→ **PROBLEM**
Copy exactly. Begin with the line that contains "category: gazellethomsons" and stop after the last line of the records.

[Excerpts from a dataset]

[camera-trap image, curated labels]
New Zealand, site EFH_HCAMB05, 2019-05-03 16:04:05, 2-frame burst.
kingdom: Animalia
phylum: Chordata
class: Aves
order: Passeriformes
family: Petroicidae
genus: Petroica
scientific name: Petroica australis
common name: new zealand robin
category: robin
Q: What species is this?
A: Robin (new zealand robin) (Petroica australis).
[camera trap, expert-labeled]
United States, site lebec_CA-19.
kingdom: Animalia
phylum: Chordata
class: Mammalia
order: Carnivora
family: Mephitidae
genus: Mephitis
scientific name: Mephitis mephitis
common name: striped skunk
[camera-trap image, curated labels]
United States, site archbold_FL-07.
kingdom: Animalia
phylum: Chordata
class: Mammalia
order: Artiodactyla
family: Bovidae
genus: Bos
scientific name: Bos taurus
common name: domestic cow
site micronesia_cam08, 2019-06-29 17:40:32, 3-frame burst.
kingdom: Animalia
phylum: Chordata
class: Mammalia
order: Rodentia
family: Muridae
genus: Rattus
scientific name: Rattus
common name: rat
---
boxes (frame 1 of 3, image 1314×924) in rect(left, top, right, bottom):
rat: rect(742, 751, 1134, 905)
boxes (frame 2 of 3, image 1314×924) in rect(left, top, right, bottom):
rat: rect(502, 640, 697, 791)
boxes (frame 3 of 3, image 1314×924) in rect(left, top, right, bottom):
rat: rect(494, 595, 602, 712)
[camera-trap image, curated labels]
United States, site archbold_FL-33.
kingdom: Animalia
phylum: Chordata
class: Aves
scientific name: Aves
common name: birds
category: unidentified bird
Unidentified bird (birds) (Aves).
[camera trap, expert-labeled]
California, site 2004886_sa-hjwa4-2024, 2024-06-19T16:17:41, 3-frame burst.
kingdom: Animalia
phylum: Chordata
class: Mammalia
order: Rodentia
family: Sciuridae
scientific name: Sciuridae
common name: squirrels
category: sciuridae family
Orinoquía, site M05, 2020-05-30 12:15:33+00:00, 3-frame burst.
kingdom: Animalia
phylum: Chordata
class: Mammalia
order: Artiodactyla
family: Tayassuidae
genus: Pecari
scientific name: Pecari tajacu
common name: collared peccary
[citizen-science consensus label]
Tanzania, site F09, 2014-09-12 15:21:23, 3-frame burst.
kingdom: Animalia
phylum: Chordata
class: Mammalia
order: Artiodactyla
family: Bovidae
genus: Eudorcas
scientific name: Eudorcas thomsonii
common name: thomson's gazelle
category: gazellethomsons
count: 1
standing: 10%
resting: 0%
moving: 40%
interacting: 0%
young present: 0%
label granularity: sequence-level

→ **ANSWER TO THIS PROBLEM**
category: gazellethomsons
count: 1
standing: 10%
resting: 0%
moving: 40%
interacting: 0%
young present: 0%
label granularity: sequence-level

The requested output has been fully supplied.